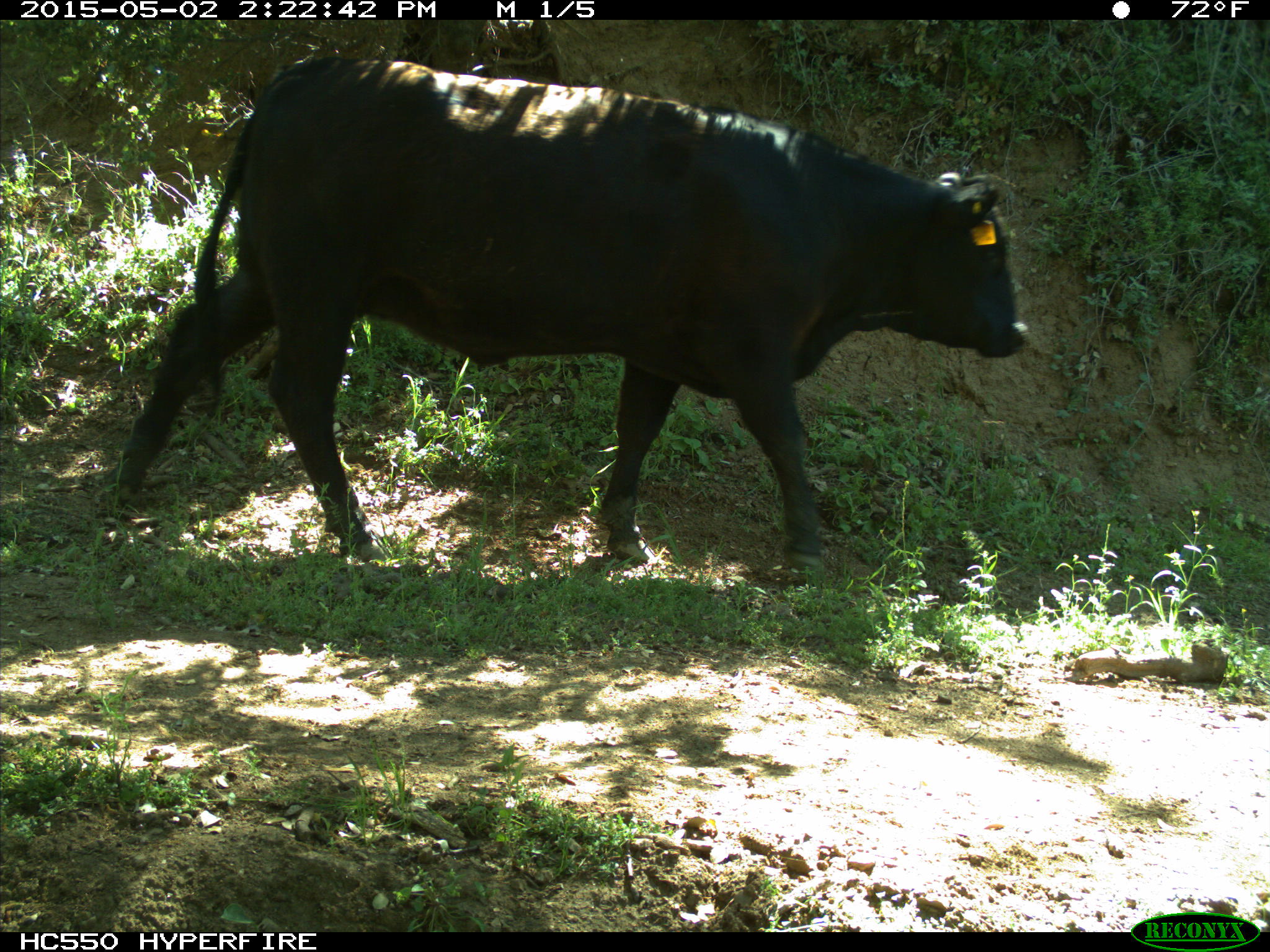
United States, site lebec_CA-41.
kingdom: Animalia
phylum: Chordata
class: Mammalia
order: Artiodactyla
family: Bovidae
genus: Bos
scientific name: Bos taurus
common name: domestic cow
Bos taurus (domestic cow).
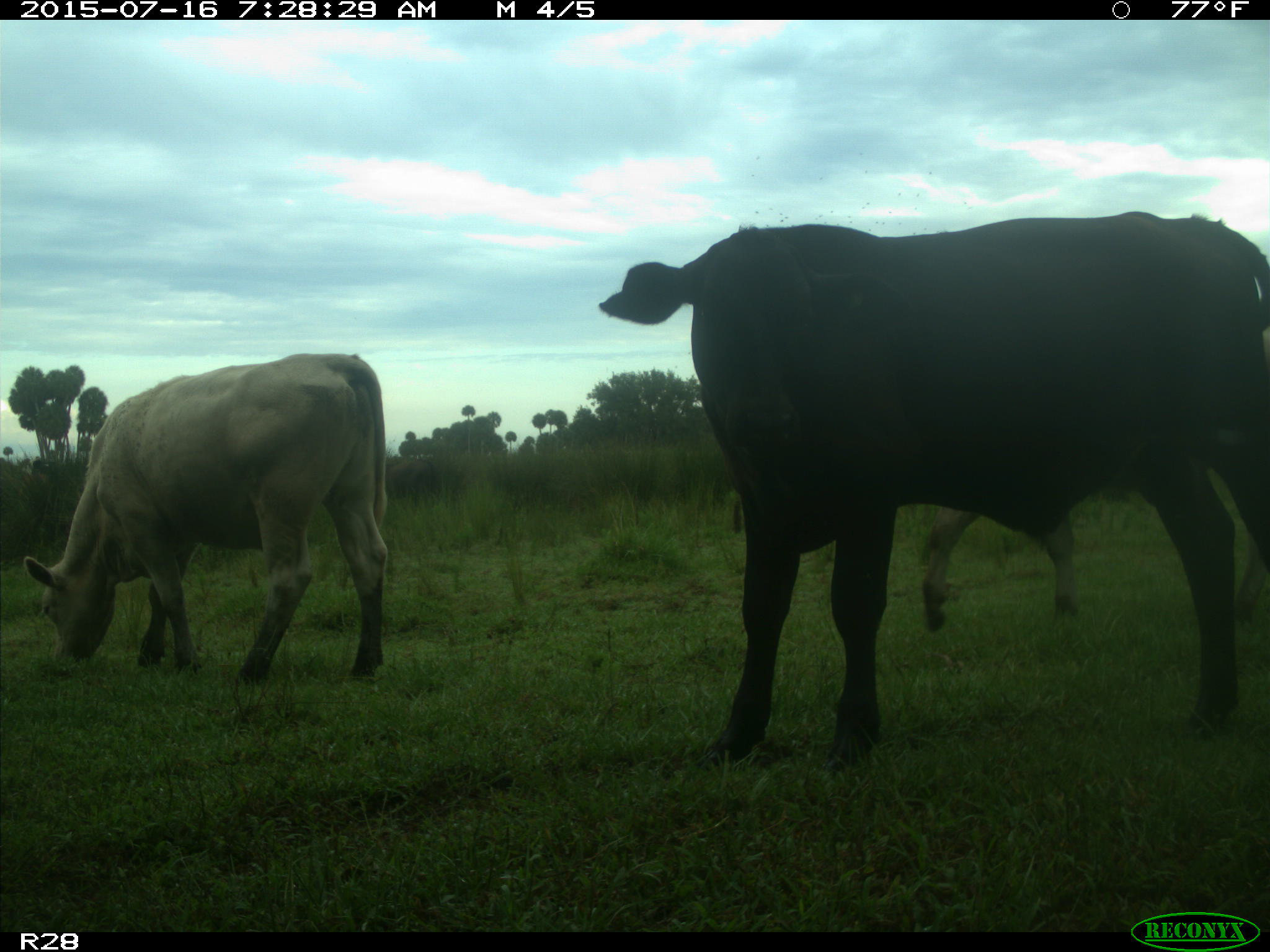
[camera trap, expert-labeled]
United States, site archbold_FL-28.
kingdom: Animalia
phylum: Chordata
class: Mammalia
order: Artiodactyla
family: Bovidae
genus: Bos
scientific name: Bos taurus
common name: domestic cow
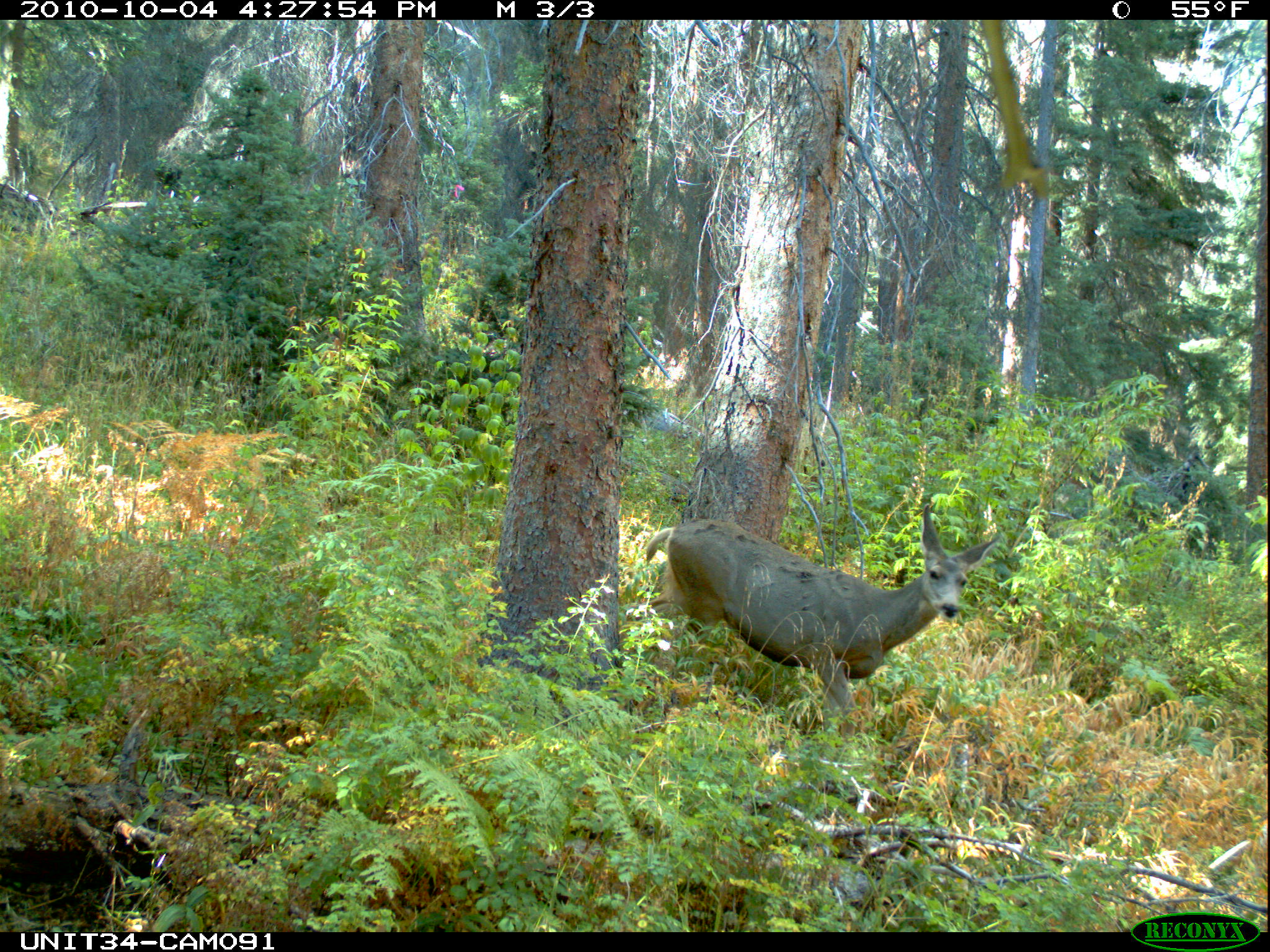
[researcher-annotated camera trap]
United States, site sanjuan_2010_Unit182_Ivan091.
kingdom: Animalia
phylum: Chordata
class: Mammalia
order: Artiodactyla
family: Cervidae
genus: Odocoileus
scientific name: Odocoileus hemionus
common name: mule deer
Odocoileus hemionus (mule deer).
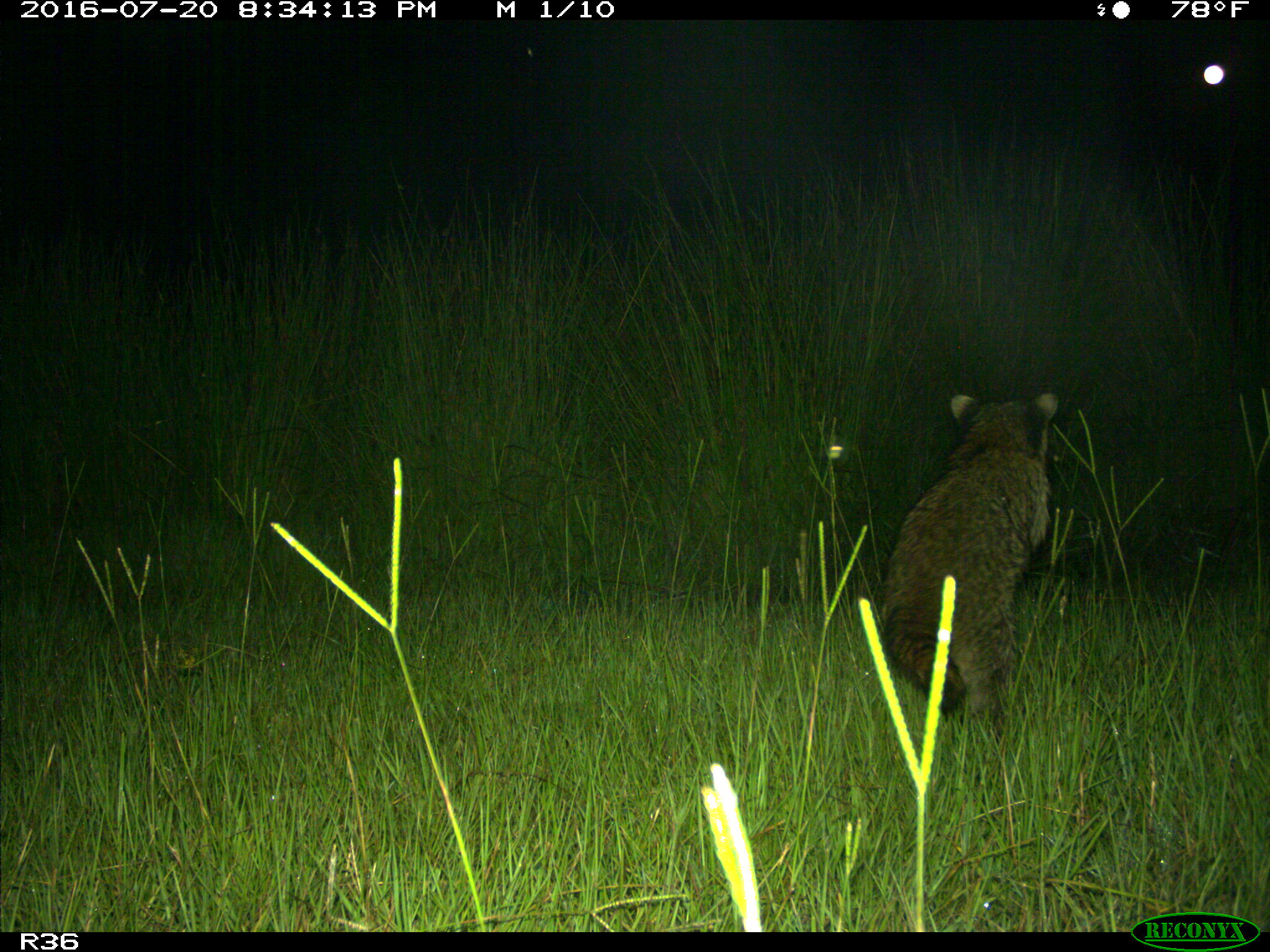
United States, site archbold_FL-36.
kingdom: Animalia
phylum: Chordata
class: Mammalia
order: Artiodactyla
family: Bovidae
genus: Bos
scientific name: Bos taurus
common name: domestic cow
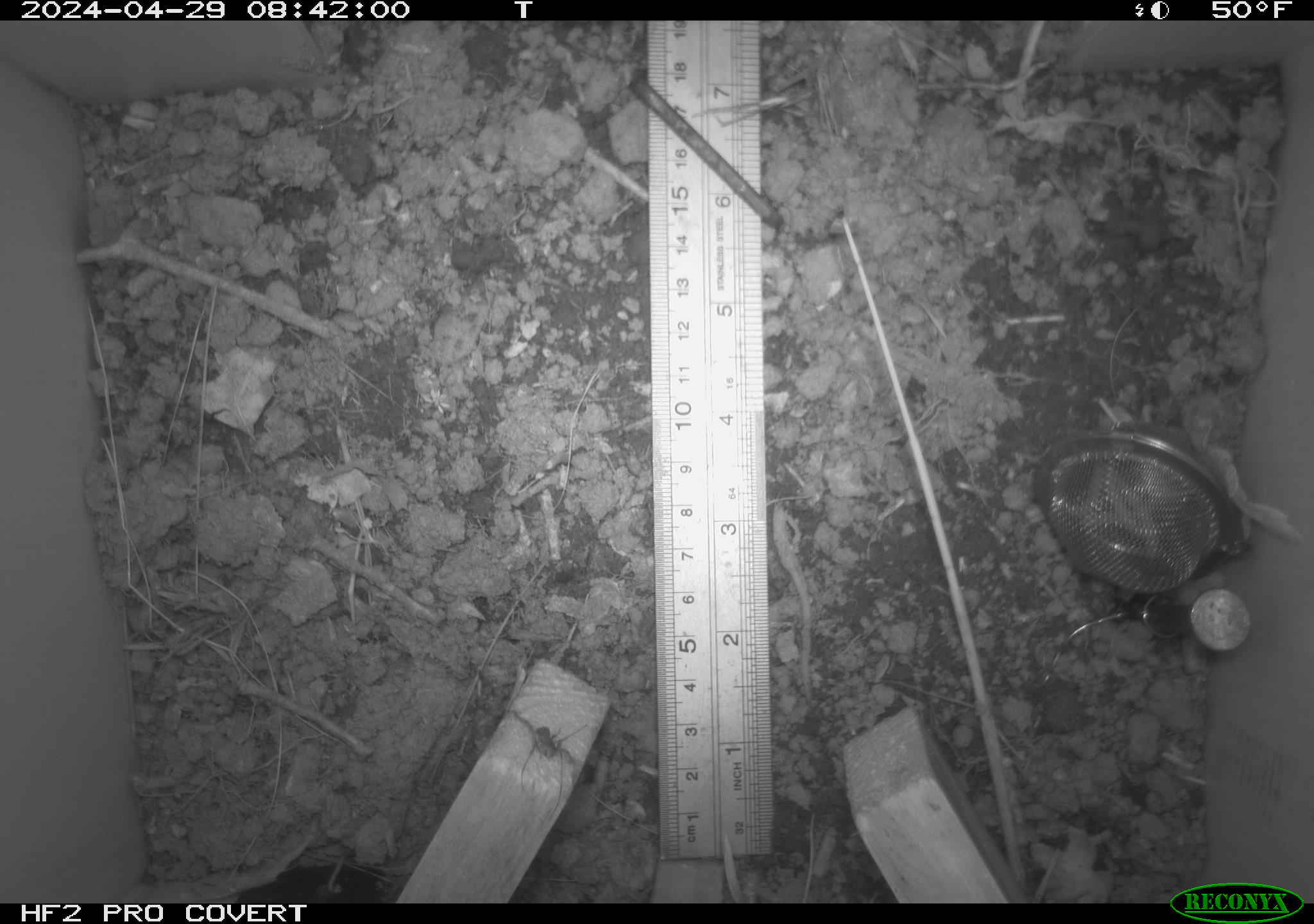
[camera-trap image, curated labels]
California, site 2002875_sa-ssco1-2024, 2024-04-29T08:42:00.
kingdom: Animalia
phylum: Arthropoda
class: Arachnida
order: Araneae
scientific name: Araneae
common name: spider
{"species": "spider (Araneae)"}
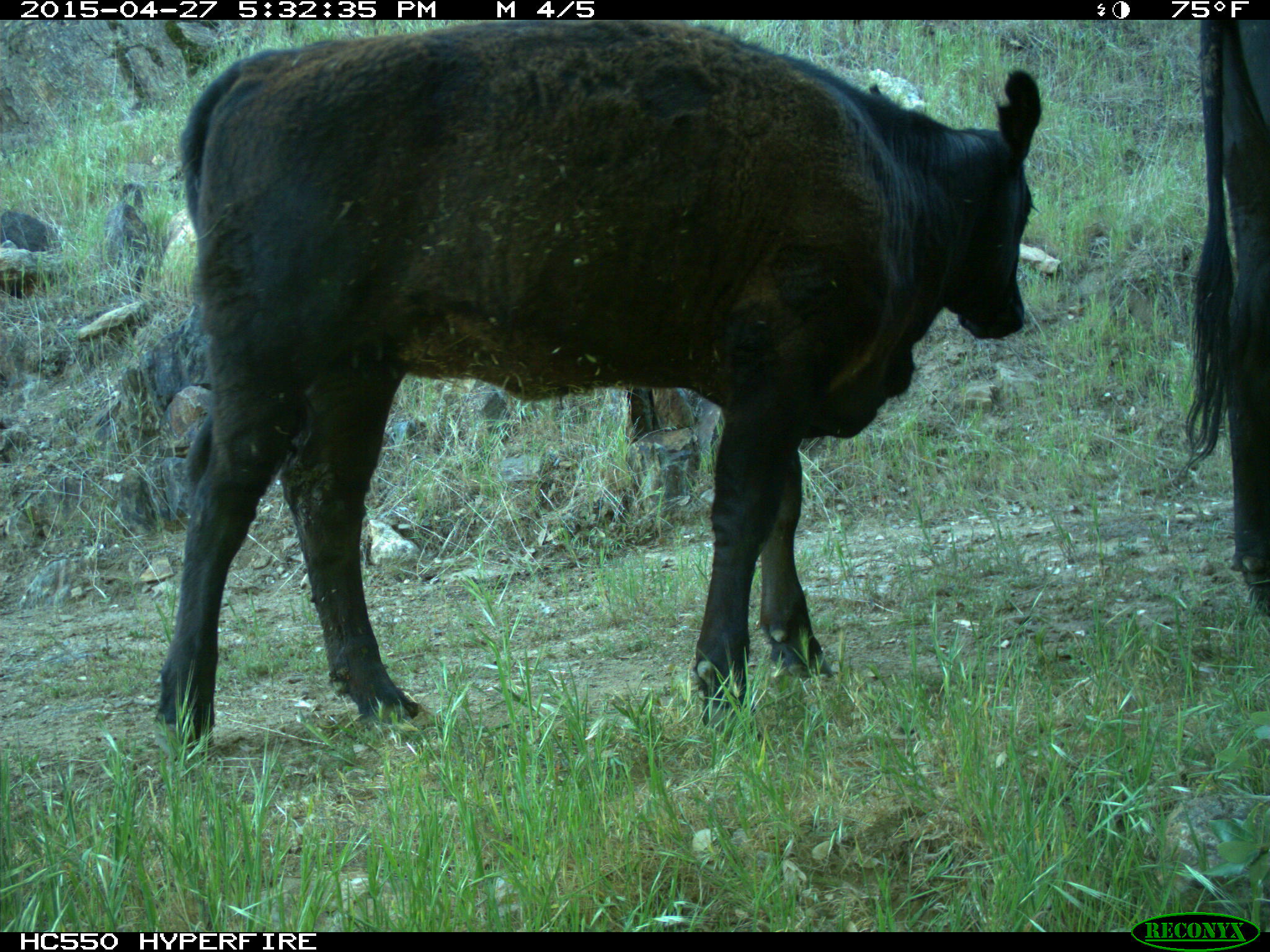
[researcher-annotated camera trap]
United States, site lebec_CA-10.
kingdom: Animalia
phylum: Chordata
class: Mammalia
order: Artiodactyla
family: Bovidae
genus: Bos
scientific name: Bos taurus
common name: domestic cow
Bos taurus (domestic cow).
━━━━━━━━━━━━━━━━
Write out the material above again, word for word, minus its pictures.

- _PROBLEM SOLUTION_:
United States, site lebec_CA-41.
kingdom: Animalia
phylum: Chordata
class: Mammalia
order: Artiodactyla
family: Bovidae
genus: Bos
scientific name: Bos taurus
common name: domestic cow
Bos taurus (domestic cow).
[camera trap, expert-labeled]
United States, site archbold_FL-28.
kingdom: Animalia
phylum: Chordata
class: Mammalia
order: Artiodactyla
family: Bovidae
genus: Bos
scientific name: Bos taurus
common name: domestic cow
[researcher-annotated camera trap]
United States, site sanjuan_2010_Unit182_Ivan091.
kingdom: Animalia
phylum: Chordata
class: Mammalia
order: Artiodactyla
family: Cervidae
genus: Odocoileus
scientific name: Odocoileus hemionus
common name: mule deer
Odocoileus hemionus (mule deer).
United States, site archbold_FL-36.
kingdom: Animalia
phylum: Chordata
class: Mammalia
order: Artiodactyla
family: Bovidae
genus: Bos
scientific name: Bos taurus
common name: domestic cow
[camera-trap image, curated labels]
California, site 2002875_sa-ssco1-2024, 2024-04-29T08:42:00.
kingdom: Animalia
phylum: Arthropoda
class: Arachnida
order: Araneae
scientific name: Araneae
common name: spider
{"species": "spider (Araneae)"}
[researcher-annotated camera trap]
United States, site lebec_CA-10.
kingdom: Animalia
phylum: Chordata
class: Mammalia
order: Artiodactyla
family: Bovidae
genus: Bos
scientific name: Bos taurus
common name: domestic cow
Bos taurus (domestic cow).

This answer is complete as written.